▶ _Extracted text_:
..........
• Home
  • Ordinary Immortals Novel
  • The Cookery Book
  • The Recipes
  • List of posts
  • Seconds

Category Archives: Uncategorized

Week 4: Puffing and panting 031005

25 Wednesday Jan 2006

Posted by chriswardpress in Uncategorized

≈ Leave a comment

Once again Chef (restaurant – as opposed to Chef (Ecole) – I gotta find a better shorthand for these two) came up trumps by getting me to make a few kilos of puff pastry in advance of this week’s school session. Normally in the restaurant we use bought-in sheets of puff pastry, one of the very (very very) few ready-made things we use, for several reasons: It’s good quality; it’s not expensive; and we don’t have a patissier. Chef spent three months at the start of the year looking for a decent patissier, and even thought he’d got a good one signed up until, at the last moment, he instead accepted a full-time contract in a restaurant on the Cote d’Azur in one of the Palais down around Nice. There is a HUGE lack of cooks in the entire French catering industry – not just in restaurants. Overall the country is about 70,000 cooks short, and good patissiers are worth their weight in truffles. We were offering a large salary and good benefits but someone even richer offered him more – so, if you fancy working in France, bone up on your pastry skills – there’s work waiting for you.
The only caution I’d offer is that its virtually essential to speak French at least a bit, simply for your own comfort. We’ve had stagiaires who didn’t speak French and, luckily for them, my Chef is easy-going and prepared to work his schoolboy English as I wrote in the last episode, but they’re not all like that. There are, unfortunately, chefs too stupid to realise that in a market where there’s a lack of talent you have to treat the talent you can find nicely – which is how come I was able to have a blazing row and quit my last job with a traiteur in front of a shop full of customers (“Je m’en fous de ce putain de merde de travail! Je démission!”) and walk into a good job the next day.
So, a couple of kilos of puff pastry last week gave me a head-start on doing it at school this week and, again, an interesting insight into different techniques of doing things; at the restaurant I mixed the détrempe in a big bowl; at school direct on the worksurface, which made more mess for no apparent gain. We also used margarine at school instead of the ‘beurre fin’ (butter with less than 16% water content) at the restaurant. The butter was easier to work but gave a much poorer quality taste at the end. But it is cheaper.
We used the puff pastry to make some sardine tarts, so we also got to practise our fish gutting skills again; a Chef I know in England has told me about his old Portuguese kitchen porter who could disembowel and de-bone a sardine just by running his thumb up along through its guts and then ‘sort of twisting it’, but I can’t work out how to do that so have to stick with the knife technique I do know. A quick ‘tomate fondue’ (sweated shallots, concassé tomatoes, a touch of garlic all stewed together) makes a base and finishes off a simple tart.
We start the afternoon with our ‘droit’ class, business administration; this is the most boring thing we do – the teacher, who normally teaches recalcitrant 16-year-olds, thinks that the best way to teach us anything is to read stuff from the text book at dictation speed so we can copy it down into our own exercise books; I’ve short-circuited this process by simply buying the text book for myself and I read along with her. As the final exam will be based exclusively on exercises drawn from this book, most of us have started using this class as a time to tidy up and correct our recipe books.
..........
Entries drawn from a collection
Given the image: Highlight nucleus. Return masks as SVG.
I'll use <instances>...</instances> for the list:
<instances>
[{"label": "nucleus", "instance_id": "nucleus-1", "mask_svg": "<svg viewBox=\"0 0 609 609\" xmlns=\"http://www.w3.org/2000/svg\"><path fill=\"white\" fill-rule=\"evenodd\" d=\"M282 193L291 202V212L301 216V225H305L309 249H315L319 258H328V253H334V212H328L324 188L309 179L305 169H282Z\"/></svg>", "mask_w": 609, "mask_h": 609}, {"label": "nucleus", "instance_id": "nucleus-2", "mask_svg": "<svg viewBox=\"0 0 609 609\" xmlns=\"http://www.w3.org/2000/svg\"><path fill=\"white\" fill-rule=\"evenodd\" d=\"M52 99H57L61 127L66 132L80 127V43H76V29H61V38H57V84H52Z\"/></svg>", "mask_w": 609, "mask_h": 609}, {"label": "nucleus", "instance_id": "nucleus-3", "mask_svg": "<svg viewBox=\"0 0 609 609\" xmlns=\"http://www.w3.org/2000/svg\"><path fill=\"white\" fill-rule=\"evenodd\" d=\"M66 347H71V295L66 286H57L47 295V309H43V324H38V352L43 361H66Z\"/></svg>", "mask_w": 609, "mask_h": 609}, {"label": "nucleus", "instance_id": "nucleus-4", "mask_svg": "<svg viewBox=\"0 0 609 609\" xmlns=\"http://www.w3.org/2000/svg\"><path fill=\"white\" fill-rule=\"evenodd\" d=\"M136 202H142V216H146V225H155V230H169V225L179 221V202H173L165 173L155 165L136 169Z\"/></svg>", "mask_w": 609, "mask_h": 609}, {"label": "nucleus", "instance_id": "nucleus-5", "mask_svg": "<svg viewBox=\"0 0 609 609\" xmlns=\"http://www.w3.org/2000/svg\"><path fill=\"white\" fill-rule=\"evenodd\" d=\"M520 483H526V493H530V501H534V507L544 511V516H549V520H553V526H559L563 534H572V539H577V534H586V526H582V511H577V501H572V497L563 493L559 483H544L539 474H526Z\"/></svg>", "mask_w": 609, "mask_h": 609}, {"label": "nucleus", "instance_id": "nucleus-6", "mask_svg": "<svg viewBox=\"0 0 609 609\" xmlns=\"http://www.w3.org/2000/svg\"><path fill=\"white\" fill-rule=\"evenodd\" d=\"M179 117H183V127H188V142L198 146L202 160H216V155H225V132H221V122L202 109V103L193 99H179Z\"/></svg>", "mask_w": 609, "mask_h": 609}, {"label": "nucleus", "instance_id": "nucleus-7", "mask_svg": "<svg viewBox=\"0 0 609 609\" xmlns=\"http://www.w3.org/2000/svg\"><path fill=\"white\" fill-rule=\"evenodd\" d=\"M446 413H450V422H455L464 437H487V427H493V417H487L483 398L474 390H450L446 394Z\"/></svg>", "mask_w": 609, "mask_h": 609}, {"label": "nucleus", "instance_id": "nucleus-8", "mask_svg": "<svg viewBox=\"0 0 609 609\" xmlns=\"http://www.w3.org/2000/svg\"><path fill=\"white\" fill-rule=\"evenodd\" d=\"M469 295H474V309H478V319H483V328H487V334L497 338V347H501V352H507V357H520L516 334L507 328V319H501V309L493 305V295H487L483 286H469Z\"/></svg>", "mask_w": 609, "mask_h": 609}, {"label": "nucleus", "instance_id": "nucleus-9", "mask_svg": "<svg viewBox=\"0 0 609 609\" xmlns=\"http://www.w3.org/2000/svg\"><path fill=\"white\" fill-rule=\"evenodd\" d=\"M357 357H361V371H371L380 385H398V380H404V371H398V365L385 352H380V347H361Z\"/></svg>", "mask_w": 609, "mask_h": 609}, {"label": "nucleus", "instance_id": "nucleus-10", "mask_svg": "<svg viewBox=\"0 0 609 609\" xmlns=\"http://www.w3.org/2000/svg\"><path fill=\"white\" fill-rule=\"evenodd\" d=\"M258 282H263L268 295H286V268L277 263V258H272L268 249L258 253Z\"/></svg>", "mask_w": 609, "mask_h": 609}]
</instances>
..........
▶ _Work to complete_:
[A] Edit the cooking school post from "We start the" to "our recipe books.", replacing "exercise books" with "notebooks".
[B] For each statement, say yes or no for whether it agrees with the cooking school post, and quote the words that decide it: (i) The restaurant normally uses bought-in sheets of puff pastry. (ii) At school, the détrempe was mixed in a big bowl. (iii) France is about 70,000 cooks short overall.
These rows come from a separate source.

▶ _Answers to the exercise_:
[A]
We start the afternoon with our ‘droit’ class, business administration; this is the most boring thing we do – the teacher, who normally teaches recalcitrant 16-year-olds, thinks that the best way to teach us anything is to read stuff from the text book at dictation speed so we can copy it down into our own notebooks; I’ve short-circuited this process by simply buying the text book for myself and I read along with her. As the final exam will be based exclusively on exercises drawn from this book, most of us have started using this class as a time to tidy up and correct our recipe books.

[B]
(i) Yes: "Normally in the restaurant we use bought-in sheets of puff pastry"
(ii) No: "at the restaurant I mixed the détrempe in a big bowl; at school direct on the worksurface"
(iii) Yes: "Overall the country is about 70,000 cooks short"